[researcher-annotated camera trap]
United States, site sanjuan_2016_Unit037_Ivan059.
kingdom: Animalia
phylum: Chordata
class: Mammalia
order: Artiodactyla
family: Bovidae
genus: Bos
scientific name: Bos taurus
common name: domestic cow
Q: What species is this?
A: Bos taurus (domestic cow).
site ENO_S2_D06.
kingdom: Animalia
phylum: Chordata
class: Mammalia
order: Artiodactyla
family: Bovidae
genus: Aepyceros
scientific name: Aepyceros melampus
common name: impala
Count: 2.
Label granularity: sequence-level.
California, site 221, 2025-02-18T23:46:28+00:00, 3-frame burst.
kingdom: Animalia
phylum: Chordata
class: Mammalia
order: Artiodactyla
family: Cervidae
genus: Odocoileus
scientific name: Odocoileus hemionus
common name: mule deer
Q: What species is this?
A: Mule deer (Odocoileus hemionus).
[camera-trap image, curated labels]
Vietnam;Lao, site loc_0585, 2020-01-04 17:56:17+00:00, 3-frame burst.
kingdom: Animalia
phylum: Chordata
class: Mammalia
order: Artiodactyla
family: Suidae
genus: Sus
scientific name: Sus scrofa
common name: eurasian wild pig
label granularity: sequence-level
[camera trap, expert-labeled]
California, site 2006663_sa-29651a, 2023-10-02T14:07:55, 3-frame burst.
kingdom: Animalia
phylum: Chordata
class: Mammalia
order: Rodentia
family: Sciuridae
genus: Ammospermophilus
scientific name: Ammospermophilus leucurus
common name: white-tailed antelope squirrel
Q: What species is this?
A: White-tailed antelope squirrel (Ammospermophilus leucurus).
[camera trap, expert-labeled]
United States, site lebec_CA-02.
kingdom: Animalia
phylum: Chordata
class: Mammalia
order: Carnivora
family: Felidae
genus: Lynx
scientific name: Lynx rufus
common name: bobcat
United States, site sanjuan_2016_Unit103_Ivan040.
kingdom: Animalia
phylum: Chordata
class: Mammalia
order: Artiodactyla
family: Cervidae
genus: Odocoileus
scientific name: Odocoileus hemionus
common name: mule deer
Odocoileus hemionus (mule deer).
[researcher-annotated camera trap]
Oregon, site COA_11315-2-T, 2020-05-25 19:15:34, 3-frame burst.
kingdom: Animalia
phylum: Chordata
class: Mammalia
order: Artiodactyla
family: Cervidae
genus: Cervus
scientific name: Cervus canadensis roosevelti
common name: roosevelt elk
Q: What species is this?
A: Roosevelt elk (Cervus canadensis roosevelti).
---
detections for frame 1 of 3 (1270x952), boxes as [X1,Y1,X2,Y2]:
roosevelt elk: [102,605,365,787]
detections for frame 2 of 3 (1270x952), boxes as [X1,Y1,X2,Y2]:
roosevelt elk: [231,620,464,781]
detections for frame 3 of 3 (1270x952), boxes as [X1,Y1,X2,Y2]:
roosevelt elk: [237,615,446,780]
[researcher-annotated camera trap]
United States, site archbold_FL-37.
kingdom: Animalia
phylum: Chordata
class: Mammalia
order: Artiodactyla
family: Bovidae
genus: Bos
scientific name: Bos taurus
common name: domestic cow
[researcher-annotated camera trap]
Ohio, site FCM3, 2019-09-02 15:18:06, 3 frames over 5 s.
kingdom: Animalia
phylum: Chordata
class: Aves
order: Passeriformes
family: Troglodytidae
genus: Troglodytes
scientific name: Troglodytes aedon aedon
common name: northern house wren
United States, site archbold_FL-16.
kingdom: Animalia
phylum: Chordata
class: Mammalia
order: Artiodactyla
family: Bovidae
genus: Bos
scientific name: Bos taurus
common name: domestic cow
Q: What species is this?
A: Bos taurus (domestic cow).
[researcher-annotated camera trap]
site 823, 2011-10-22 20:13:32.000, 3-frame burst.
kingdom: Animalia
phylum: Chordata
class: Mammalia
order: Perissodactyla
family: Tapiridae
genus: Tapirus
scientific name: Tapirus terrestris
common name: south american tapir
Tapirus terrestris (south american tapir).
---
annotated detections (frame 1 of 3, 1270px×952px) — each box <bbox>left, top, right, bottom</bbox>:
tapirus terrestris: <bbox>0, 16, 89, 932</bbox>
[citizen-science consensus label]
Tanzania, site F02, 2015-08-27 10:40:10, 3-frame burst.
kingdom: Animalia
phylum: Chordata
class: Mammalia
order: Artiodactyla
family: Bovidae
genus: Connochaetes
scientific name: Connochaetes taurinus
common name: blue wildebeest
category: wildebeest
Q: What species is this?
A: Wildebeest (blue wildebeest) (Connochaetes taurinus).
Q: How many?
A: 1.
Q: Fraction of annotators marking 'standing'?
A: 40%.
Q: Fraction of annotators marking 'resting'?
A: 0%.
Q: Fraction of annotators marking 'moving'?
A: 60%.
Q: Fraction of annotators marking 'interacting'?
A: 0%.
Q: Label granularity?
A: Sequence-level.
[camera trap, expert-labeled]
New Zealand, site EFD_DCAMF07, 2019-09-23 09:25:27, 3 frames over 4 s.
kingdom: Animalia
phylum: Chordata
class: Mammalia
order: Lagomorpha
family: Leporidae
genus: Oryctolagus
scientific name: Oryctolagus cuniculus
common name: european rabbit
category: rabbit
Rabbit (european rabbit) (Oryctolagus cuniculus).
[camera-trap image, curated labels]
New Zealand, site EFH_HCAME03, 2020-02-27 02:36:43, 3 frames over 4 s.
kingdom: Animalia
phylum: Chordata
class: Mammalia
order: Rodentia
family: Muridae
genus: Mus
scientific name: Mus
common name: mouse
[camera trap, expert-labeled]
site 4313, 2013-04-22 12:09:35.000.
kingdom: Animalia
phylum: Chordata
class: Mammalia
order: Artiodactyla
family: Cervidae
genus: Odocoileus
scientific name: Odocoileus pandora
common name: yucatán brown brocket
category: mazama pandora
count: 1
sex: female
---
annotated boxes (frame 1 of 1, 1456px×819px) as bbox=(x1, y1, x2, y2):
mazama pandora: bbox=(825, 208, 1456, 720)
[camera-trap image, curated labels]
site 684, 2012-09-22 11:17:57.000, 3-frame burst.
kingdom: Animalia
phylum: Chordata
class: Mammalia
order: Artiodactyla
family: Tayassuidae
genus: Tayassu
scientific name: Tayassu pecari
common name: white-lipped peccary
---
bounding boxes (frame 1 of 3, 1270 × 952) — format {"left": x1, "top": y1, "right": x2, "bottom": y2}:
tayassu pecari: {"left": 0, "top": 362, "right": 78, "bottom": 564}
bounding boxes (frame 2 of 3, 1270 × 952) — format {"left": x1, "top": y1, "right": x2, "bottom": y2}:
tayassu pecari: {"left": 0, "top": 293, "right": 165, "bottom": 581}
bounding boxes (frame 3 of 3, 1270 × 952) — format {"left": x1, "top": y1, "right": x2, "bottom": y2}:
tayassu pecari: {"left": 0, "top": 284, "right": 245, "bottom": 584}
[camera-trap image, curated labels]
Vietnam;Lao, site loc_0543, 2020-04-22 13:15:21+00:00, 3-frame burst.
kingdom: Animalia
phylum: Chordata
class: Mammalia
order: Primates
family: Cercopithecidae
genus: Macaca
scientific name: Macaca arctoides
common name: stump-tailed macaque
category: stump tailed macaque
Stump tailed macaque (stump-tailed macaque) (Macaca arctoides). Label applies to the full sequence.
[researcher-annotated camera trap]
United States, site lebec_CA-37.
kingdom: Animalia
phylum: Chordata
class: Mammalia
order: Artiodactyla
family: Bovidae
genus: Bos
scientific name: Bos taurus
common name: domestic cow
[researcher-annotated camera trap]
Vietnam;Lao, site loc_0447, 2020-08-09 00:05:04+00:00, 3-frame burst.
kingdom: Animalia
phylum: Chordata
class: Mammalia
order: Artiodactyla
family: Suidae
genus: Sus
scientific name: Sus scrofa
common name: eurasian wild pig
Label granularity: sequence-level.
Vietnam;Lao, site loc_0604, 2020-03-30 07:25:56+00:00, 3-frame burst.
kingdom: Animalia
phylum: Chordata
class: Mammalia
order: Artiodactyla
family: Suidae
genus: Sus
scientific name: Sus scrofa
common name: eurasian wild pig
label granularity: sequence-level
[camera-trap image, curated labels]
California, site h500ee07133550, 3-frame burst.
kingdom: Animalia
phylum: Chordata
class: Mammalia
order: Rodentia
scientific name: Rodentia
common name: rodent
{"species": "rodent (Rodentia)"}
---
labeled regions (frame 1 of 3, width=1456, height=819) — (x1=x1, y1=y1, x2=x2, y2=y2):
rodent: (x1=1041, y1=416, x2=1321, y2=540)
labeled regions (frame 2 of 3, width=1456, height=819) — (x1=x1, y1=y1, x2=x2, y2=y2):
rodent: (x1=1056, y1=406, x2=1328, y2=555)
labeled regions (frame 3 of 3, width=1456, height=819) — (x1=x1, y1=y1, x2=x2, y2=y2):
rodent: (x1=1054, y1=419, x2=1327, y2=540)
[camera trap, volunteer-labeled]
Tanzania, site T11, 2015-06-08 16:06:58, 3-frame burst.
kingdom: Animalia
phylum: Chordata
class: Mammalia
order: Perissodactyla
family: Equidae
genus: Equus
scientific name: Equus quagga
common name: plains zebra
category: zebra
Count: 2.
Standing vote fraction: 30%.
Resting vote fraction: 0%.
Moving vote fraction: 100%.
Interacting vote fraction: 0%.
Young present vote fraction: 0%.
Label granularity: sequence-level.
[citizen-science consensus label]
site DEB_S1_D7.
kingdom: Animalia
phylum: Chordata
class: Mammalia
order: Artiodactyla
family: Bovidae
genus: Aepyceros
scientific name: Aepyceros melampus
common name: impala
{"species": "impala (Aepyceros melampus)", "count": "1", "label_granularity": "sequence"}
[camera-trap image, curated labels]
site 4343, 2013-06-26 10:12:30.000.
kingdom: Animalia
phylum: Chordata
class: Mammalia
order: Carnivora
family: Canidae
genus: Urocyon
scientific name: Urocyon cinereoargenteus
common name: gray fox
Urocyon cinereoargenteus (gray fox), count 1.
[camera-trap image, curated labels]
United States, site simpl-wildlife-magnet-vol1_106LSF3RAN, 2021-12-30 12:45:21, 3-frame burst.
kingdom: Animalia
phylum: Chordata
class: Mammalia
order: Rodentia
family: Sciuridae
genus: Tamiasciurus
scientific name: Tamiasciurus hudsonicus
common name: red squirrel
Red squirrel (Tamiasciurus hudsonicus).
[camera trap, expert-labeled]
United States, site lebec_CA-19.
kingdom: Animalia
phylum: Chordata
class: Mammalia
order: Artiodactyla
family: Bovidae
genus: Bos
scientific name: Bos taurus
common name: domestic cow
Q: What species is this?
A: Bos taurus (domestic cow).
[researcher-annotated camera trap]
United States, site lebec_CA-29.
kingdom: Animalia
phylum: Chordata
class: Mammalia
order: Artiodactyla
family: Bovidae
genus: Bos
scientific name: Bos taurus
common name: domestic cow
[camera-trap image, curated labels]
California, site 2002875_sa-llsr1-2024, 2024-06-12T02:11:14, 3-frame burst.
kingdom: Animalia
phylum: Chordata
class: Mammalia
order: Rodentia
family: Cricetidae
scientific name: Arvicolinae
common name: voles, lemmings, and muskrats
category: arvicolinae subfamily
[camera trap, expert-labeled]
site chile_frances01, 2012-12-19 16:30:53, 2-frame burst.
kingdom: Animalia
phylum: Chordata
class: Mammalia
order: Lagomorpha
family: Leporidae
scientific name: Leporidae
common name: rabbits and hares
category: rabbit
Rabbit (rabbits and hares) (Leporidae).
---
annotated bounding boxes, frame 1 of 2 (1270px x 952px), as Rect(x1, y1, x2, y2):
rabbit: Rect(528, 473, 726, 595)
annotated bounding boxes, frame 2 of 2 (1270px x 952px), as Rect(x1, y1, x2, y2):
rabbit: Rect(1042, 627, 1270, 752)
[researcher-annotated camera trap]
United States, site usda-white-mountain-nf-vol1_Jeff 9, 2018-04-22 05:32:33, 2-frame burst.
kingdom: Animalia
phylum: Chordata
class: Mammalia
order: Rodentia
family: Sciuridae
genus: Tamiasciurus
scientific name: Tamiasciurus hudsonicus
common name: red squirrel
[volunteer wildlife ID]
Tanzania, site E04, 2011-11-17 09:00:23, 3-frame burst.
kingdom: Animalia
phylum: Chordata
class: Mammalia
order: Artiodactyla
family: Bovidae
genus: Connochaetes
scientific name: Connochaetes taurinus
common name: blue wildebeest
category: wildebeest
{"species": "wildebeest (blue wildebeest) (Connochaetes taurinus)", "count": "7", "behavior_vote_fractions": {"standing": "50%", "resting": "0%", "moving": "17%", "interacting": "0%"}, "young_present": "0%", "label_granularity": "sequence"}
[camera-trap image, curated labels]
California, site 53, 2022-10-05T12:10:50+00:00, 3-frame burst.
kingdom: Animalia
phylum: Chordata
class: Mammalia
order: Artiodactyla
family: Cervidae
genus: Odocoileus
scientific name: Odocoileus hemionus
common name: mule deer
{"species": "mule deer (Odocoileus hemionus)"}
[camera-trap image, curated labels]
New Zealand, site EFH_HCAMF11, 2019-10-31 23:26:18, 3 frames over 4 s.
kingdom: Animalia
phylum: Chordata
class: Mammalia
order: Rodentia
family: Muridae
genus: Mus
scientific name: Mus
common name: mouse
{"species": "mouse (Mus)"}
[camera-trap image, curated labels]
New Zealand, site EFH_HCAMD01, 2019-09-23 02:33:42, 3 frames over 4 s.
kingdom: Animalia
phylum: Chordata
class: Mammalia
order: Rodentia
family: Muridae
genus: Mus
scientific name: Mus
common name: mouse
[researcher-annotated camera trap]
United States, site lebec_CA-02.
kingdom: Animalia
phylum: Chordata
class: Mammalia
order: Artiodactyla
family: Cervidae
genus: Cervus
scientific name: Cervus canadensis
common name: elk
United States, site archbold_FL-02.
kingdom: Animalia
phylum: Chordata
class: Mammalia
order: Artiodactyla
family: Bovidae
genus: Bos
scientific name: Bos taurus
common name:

Assignment » State only the number of lines in these entries that contain "Tanzania".

Your response » 3